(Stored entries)
- - - -

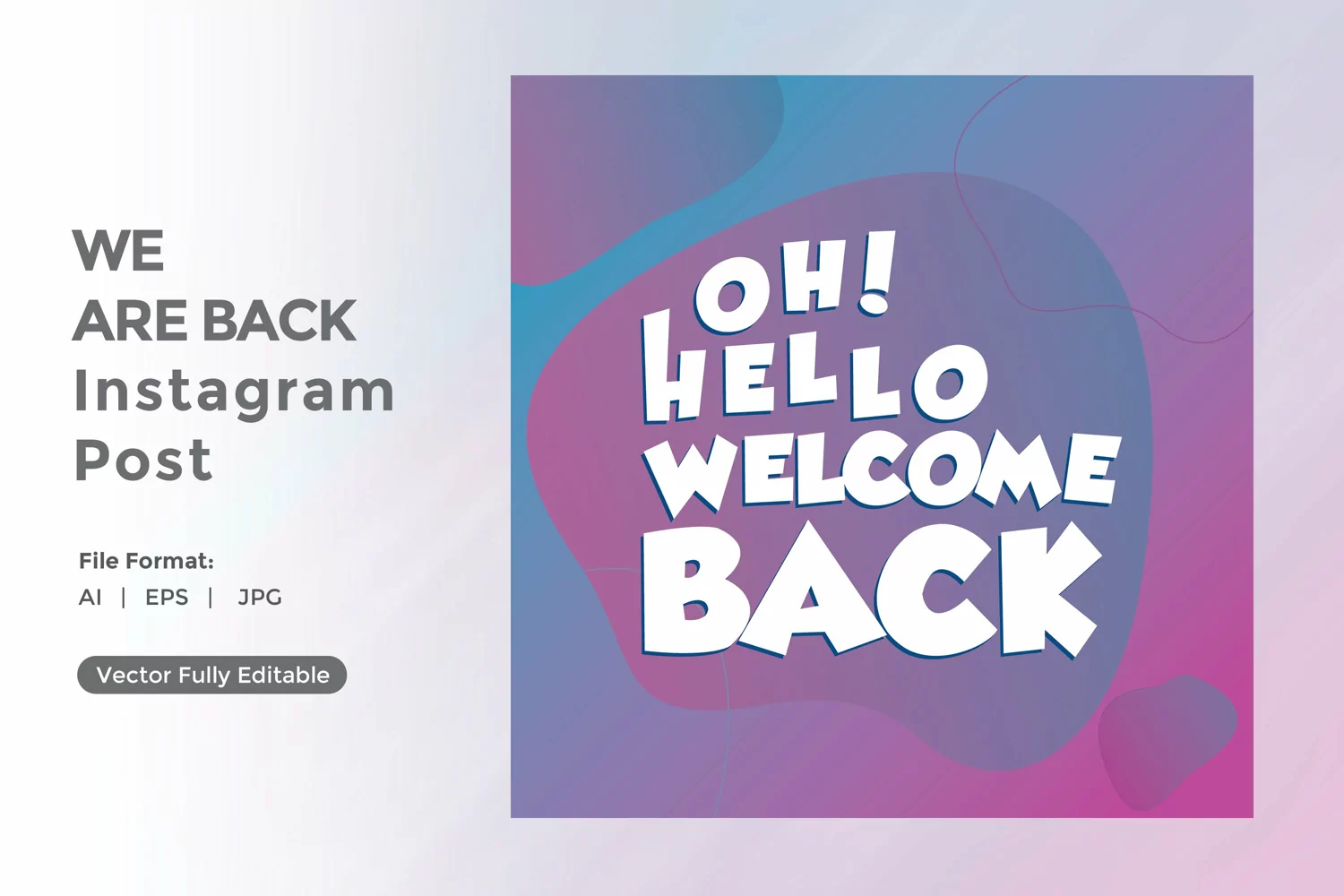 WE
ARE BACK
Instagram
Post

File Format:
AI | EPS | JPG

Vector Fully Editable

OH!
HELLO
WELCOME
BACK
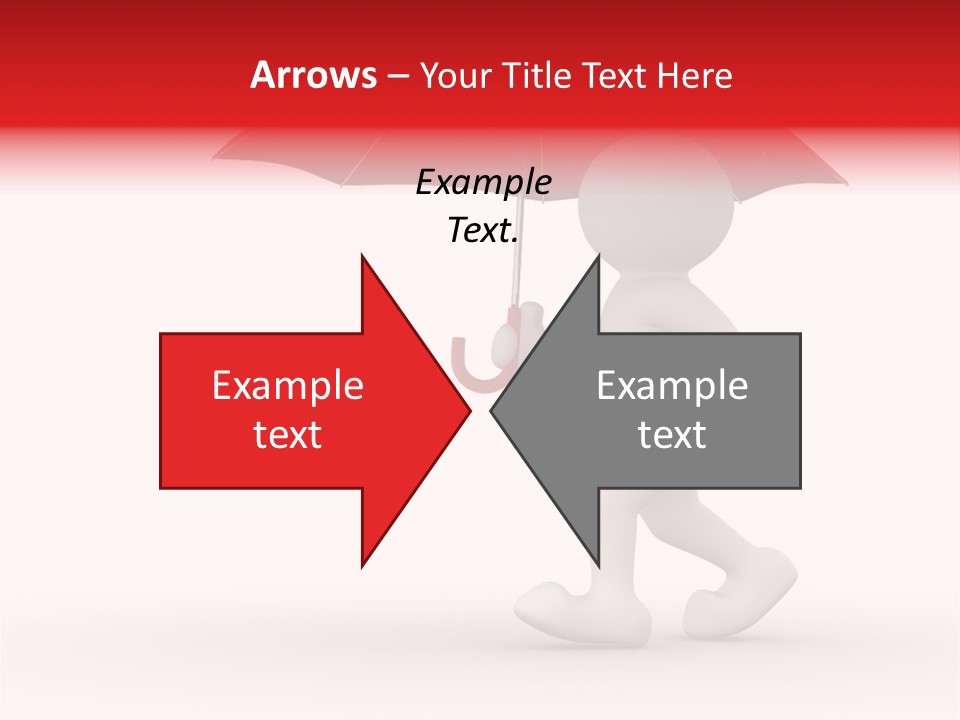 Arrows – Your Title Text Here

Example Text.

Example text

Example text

- - - -

▶ _Work to complete_:
Verbatim repeat, images removed: give each entry again exactly as it reads.

▶ _Result_:
 WE
ARE BACK
Instagram
Post

File Format:
AI | EPS | JPG

Vector Fully Editable

OH!
HELLO
WELCOME
BACK
 Arrows – Your Title Text Here

Example Text.

Example text

Example text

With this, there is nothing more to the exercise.